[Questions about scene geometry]

↓↓↓

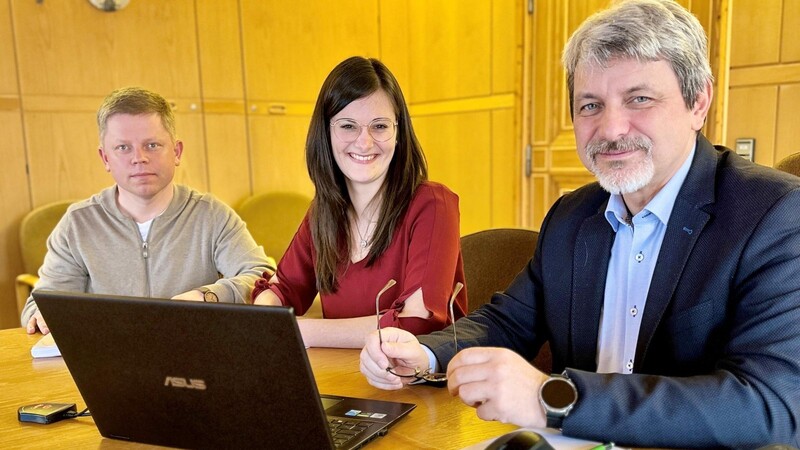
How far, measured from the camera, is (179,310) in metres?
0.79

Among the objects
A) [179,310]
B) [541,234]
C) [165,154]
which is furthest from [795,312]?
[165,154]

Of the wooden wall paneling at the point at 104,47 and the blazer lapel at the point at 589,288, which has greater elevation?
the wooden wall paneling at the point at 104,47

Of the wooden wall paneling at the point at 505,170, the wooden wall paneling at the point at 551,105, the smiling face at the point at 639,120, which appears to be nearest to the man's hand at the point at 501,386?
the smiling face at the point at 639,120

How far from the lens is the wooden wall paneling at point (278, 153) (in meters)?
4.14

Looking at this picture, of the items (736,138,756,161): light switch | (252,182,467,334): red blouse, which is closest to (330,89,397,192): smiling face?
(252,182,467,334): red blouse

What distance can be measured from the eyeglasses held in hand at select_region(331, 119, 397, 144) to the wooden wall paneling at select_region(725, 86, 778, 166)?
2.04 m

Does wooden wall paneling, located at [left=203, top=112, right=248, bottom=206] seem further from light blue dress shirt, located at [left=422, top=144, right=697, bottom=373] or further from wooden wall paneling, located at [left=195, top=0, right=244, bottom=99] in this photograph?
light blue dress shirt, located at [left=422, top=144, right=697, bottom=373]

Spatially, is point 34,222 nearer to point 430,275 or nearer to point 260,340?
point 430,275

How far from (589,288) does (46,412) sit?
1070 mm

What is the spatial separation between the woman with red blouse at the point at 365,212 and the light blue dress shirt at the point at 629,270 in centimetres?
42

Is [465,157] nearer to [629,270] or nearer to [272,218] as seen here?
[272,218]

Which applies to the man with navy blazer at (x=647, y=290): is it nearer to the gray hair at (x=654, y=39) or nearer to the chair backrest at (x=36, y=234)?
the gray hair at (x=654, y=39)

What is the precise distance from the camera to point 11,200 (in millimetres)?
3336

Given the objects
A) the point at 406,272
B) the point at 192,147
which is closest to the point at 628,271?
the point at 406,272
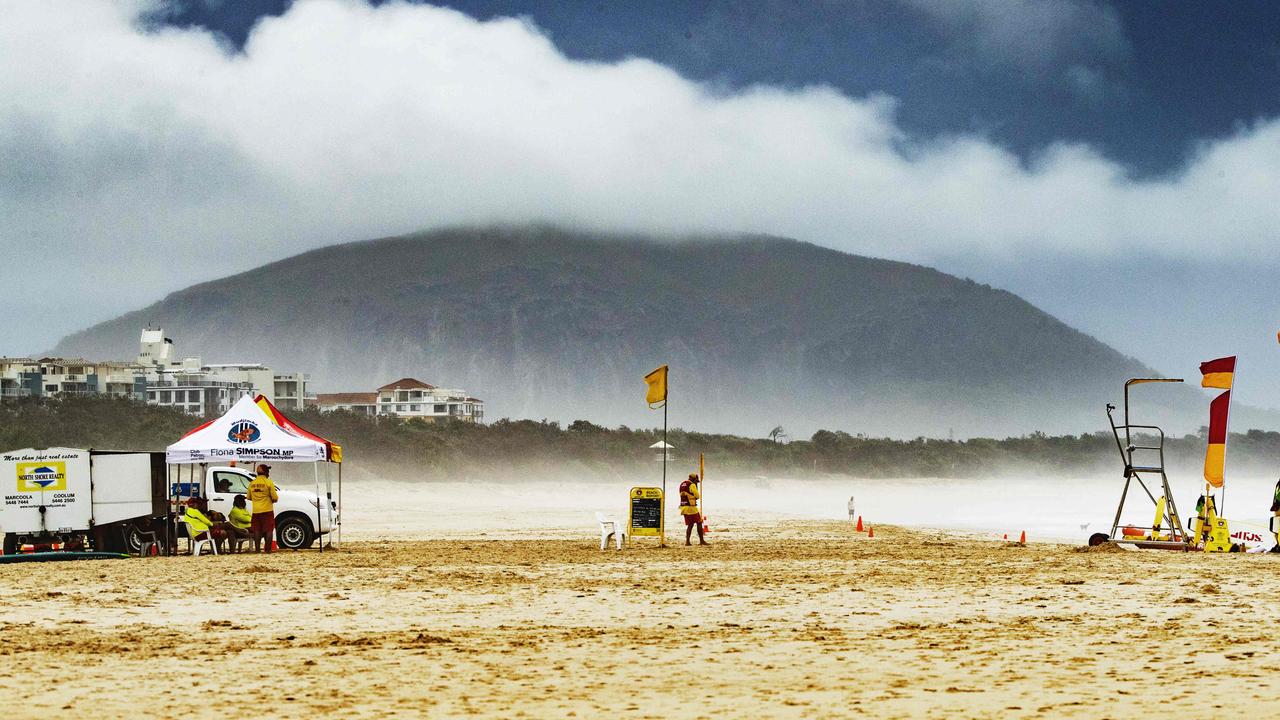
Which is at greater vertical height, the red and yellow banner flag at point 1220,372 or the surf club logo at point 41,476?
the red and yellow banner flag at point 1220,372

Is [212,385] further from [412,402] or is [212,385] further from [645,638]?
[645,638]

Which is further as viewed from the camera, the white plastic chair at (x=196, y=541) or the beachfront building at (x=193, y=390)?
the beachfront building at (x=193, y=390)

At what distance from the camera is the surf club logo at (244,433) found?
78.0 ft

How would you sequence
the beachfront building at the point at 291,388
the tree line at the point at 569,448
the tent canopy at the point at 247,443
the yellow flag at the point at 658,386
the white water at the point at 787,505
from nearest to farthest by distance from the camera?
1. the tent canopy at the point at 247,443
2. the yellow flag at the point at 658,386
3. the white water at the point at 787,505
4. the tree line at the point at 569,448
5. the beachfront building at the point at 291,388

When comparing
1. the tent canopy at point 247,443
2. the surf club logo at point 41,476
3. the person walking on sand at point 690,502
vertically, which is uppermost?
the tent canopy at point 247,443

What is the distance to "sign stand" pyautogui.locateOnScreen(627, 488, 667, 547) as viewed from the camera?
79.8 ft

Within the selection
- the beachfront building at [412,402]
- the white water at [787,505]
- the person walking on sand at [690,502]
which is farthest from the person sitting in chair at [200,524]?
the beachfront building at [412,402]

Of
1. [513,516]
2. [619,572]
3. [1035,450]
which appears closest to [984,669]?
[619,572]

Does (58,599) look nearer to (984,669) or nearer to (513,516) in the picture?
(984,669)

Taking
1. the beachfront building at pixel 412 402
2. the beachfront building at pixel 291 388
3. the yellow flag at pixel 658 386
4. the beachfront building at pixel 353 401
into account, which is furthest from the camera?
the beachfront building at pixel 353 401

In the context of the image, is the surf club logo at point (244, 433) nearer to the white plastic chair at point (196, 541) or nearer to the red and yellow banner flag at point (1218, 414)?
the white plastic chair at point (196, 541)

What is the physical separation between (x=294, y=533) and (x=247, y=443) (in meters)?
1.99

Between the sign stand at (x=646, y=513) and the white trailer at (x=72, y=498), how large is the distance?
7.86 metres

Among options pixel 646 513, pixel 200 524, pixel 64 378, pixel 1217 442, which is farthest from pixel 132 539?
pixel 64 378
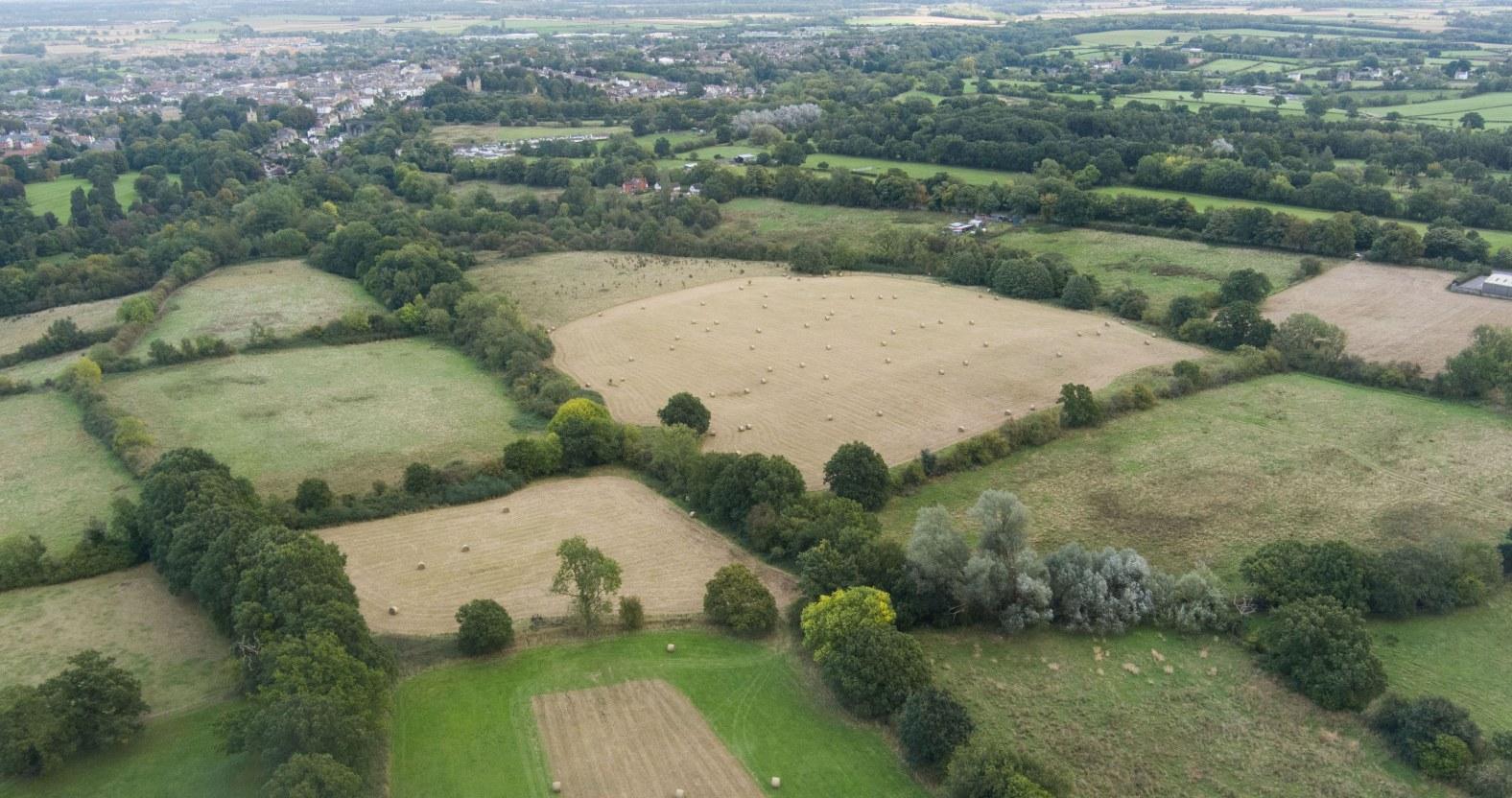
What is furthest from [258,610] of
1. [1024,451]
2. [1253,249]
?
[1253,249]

↑↑↑

Quote every record above exactly, omitting any pictures they contain.

How far, measured from the camera, is (179,310) in metres?
0.79

Among the objects
A) [179,310]
B) [541,234]
C) [165,154]
which is furthest from [795,312]?
[165,154]

Of the wooden wall paneling at the point at 104,47 and the blazer lapel at the point at 589,288, which has greater elevation?
the wooden wall paneling at the point at 104,47

Of the wooden wall paneling at the point at 505,170, the wooden wall paneling at the point at 551,105, the smiling face at the point at 639,120, which appears to be nearest to the man's hand at the point at 501,386?
the smiling face at the point at 639,120

How far from the lens is the wooden wall paneling at point (278, 153) (in meters)?
4.14

Looking at this picture, of the items (736,138,756,161): light switch | (252,182,467,334): red blouse, which is closest to (330,89,397,192): smiling face?
(252,182,467,334): red blouse

What distance can be measured from the eyeglasses held in hand at select_region(331, 119, 397, 144) to the wooden wall paneling at select_region(725, 86, 778, 166)?
2.04 m

Does wooden wall paneling, located at [left=203, top=112, right=248, bottom=206] seem further from light blue dress shirt, located at [left=422, top=144, right=697, bottom=373] or further from wooden wall paneling, located at [left=195, top=0, right=244, bottom=99] in this photograph?
light blue dress shirt, located at [left=422, top=144, right=697, bottom=373]

Spatially, is point 34,222 nearer to point 430,275 or nearer to point 260,340?
point 430,275

How far from (589,288) does (46,412) sit?
1070 mm

What is the spatial separation between the woman with red blouse at the point at 365,212 and the light blue dress shirt at the point at 629,270 in centimetres?
42

Is [465,157] nearer to [629,270] or nearer to [272,218] as seen here?
[272,218]

Which applies to the man with navy blazer at (x=647, y=290): is it nearer to the gray hair at (x=654, y=39) or nearer to the chair backrest at (x=36, y=234)?
the gray hair at (x=654, y=39)

What is the precise distance from the camera to point 11,200 (in millimetres)?
3336

Given the objects
A) the point at 406,272
B) the point at 192,147
which is closest to the point at 628,271?
the point at 406,272
Which is at greater vertical height, the red and yellow banner flag at point 1220,372 or the surf club logo at point 41,476?
the red and yellow banner flag at point 1220,372

Is [212,385] further from [412,402] or is [212,385] further from [645,638]?
[645,638]

Which is further as viewed from the camera, the white plastic chair at (x=196, y=541) or the beachfront building at (x=193, y=390)?
the beachfront building at (x=193, y=390)

At what distance from the camera is the surf club logo at (244,433) found?
78.0 ft

How would you sequence
the beachfront building at the point at 291,388
the tree line at the point at 569,448
the tent canopy at the point at 247,443
the yellow flag at the point at 658,386
the white water at the point at 787,505
from nearest to farthest by distance from the camera?
1. the tent canopy at the point at 247,443
2. the yellow flag at the point at 658,386
3. the white water at the point at 787,505
4. the tree line at the point at 569,448
5. the beachfront building at the point at 291,388

When comparing
1. the tent canopy at point 247,443
2. the surf club logo at point 41,476
3. the person walking on sand at point 690,502
vertically, which is uppermost?
the tent canopy at point 247,443

What is the distance to "sign stand" pyautogui.locateOnScreen(627, 488, 667, 547) as viewed from the camera?
79.8 ft

Within the selection
- the beachfront building at [412,402]
- the white water at [787,505]
- the person walking on sand at [690,502]
which is farthest from the person sitting in chair at [200,524]?
the beachfront building at [412,402]

Of
1. [513,516]
2. [619,572]
3. [1035,450]
which appears closest to [984,669]?
[619,572]

Does (58,599) look nearer to (984,669) or nearer to (513,516) in the picture?
(984,669)

Taking
1. the beachfront building at pixel 412 402
2. the beachfront building at pixel 291 388
3. the yellow flag at pixel 658 386
4. the beachfront building at pixel 353 401
into account, which is furthest from the camera?
the beachfront building at pixel 353 401

In the context of the image, is the surf club logo at point (244, 433) nearer to the white plastic chair at point (196, 541) or nearer to the red and yellow banner flag at point (1218, 414)?
the white plastic chair at point (196, 541)

What is the physical separation between (x=294, y=533) and (x=247, y=443) (in meters)?
1.99

Between the sign stand at (x=646, y=513) and the white trailer at (x=72, y=498), how large is the distance?
7.86 metres

Among options pixel 646 513, pixel 200 524, pixel 64 378, pixel 1217 442, which is farthest from pixel 132 539?
pixel 64 378
What is furthest from [258,610] of
1. [1024,451]
2. [1253,249]
?
[1253,249]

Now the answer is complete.